TAG TEAM announces Mac/iOS compatible laser TAGRider gaming accessory

TAG TEAM has introduced the Laser TAGRider, a gaming accessory that mounts onto any toy blaster to repurpose it for real-world laser tag and/or compatible PC/Mac and iOS mobile games.  

It boasts Artificial Intelligence (A.I.) that purportedly learns and understands the loading and triggering mechanisms of the blaster it’s mounted on. A Kickstarter campaign launches today with a funding goal of $10,000, and features limited early bird specials at $34, as well as several other rewards for backers to choose from – including delivery by Christmas 2018.

Laser TAGRider, which works with both battery-operated and pull/slide loaded toy blasters, doesn’t require WiFi to play laser tag. It incorporates built-in sensors that show users when they get “hit,” recording damages right on the device.
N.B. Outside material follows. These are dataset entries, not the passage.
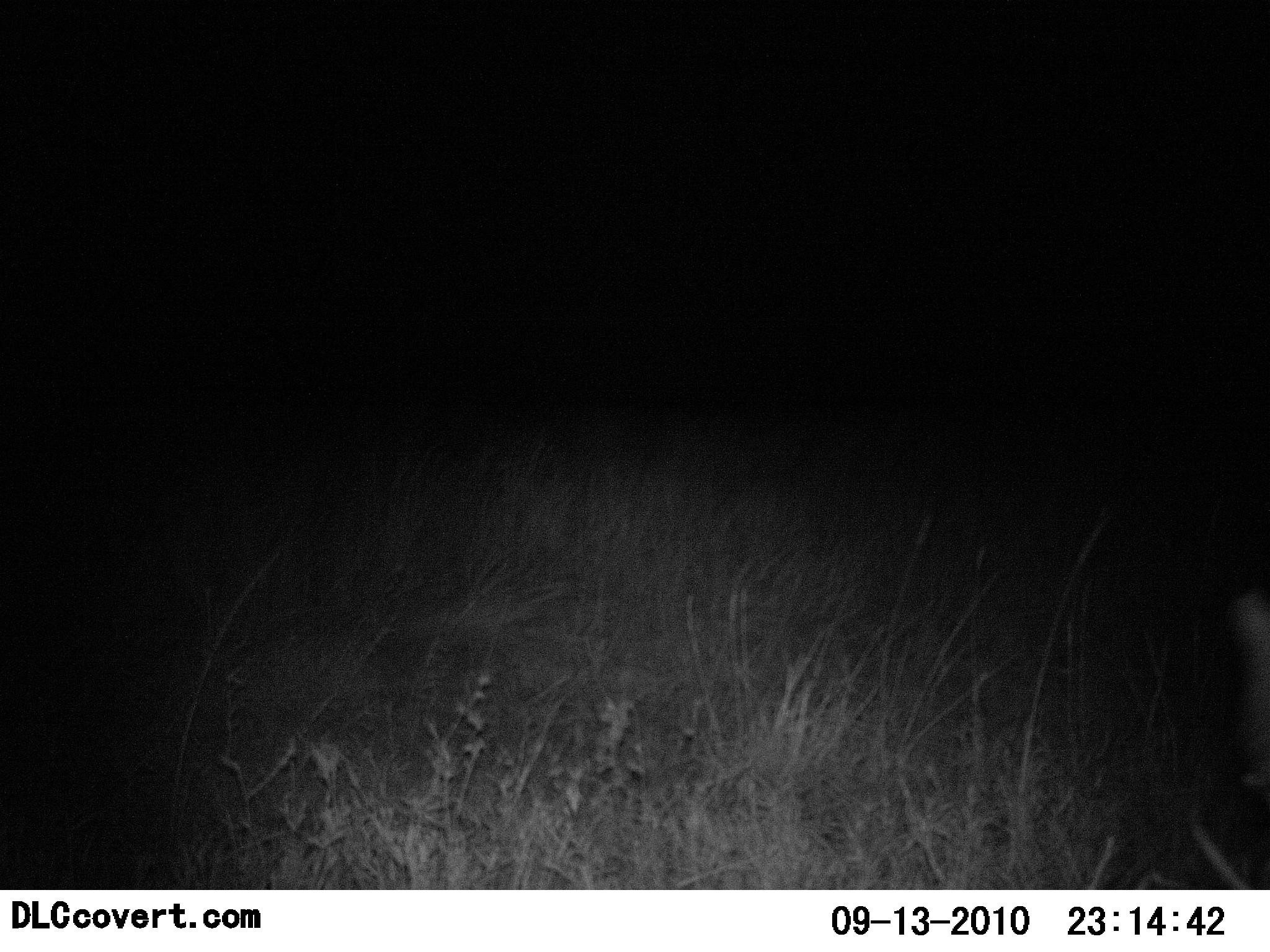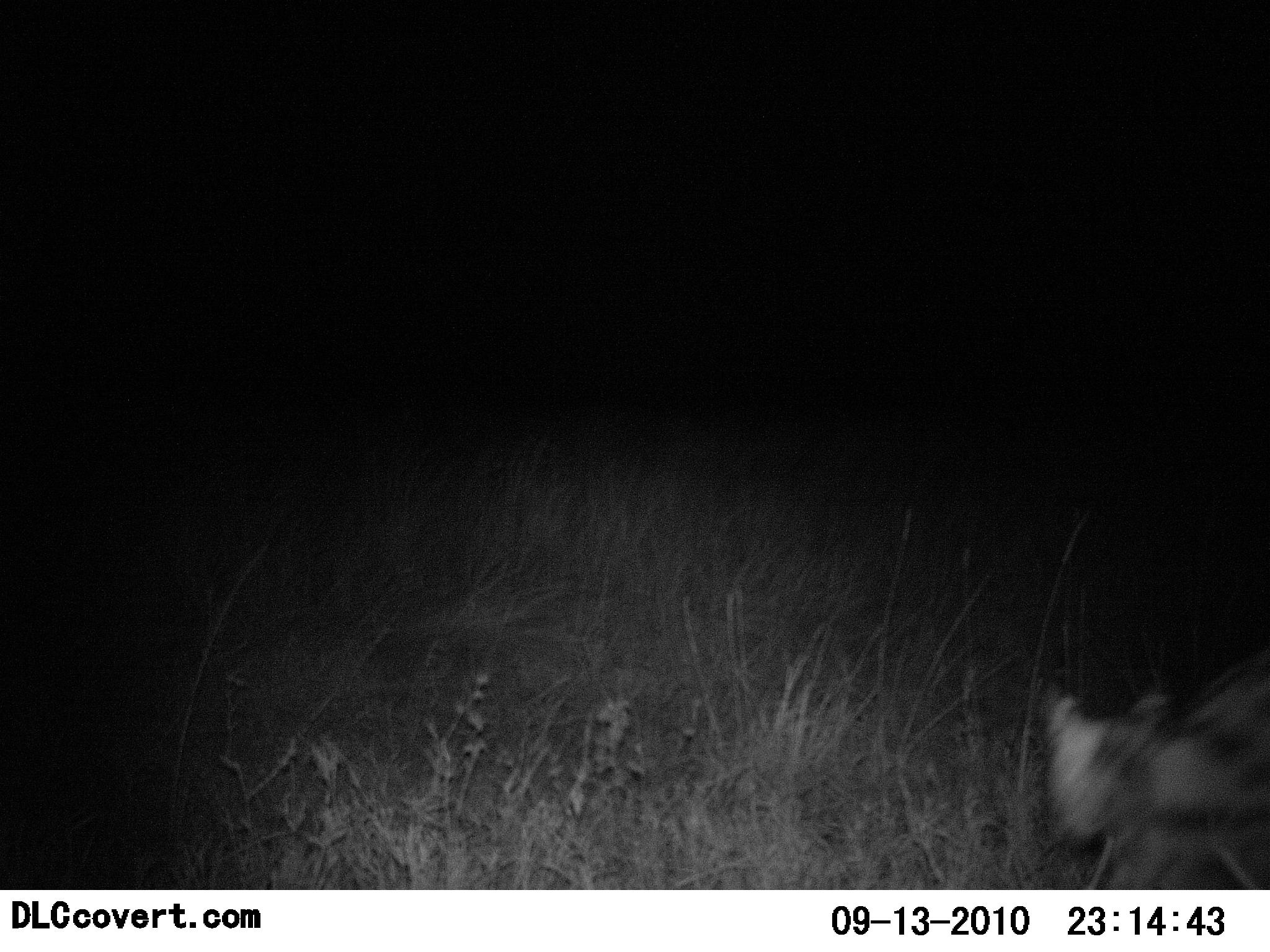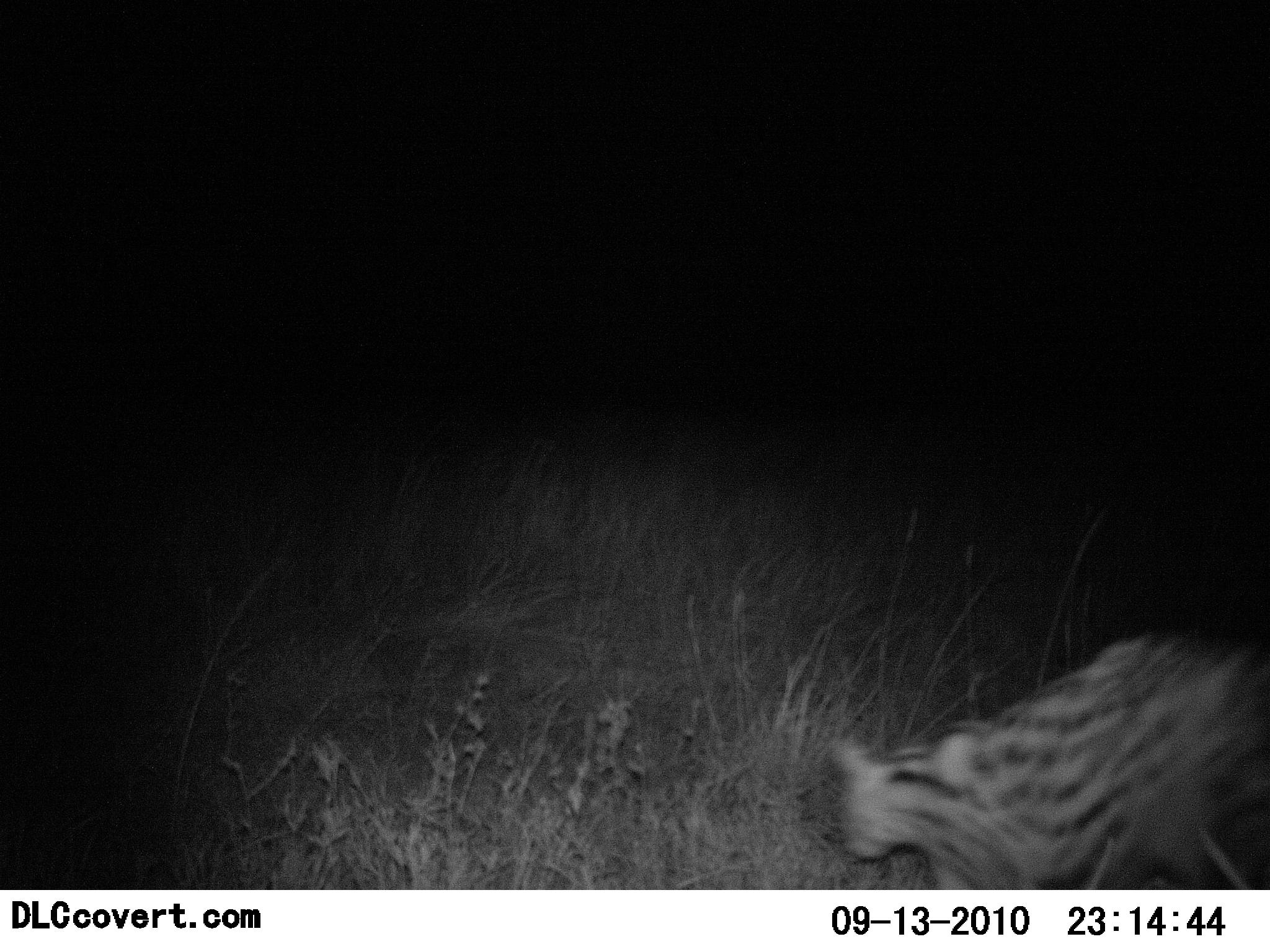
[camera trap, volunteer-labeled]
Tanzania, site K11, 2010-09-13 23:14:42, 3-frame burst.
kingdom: Animalia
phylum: Chordata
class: Mammalia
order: Carnivora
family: Felidae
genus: Leptailurus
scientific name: Leptailurus serval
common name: serval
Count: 1.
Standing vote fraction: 0%.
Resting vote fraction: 0%.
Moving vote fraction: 100%.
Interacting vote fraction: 0%.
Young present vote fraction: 0%.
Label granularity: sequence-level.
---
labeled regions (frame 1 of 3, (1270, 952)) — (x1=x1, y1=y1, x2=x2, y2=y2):
animal: (x1=1226, y1=585, x2=1270, y2=796)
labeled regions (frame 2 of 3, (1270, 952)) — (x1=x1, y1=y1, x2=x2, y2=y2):
animal: (x1=1035, y1=647, x2=1270, y2=891)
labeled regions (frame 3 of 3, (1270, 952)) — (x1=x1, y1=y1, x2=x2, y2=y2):
animal: (x1=830, y1=626, x2=1270, y2=891)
For players, this means there is no longer the need to purchase additional gear such as helmets and target vests to record game activities and scores, according to TAG TEAM. 

It also means that laser tag games using Laser TAGRider can include an unlimited number of players. When using Laser TAGRider to play laser tag, players can access three game modes: a) basic (two modes), professional (two modes) and team. In Professional and Team games, Laser TAGRider allows players to select different gun functionality, including semi-automatic handguns or rifles, a machine gun, a shotgun, and more.  Each gun features different aspects. 

On top of being used to play laser tag, Laser TAGRider, when connected to WiFi, also easily converts any toy blaster into a light gun for compatible first person shooter PC/Mac and iOS mobile games, including current TAG TEAM titles, TAG SHOT, TAG CODING, TAG TREASURE and TAG SPACE WAR.  All 4 games are available for iOS on the Apple App Store, with TAG SHOT and TAG CODING also available for macOS and Windows systems.

Dennis Sellers
the authorDennis Sellers
Dennis Sellers is the editor/publisher of Apple World Today. He’s been an “Apple journalist” since 1995 (starting with the first big Apple news site, MacCentral). He loves to read, run, play sports, and watch movies.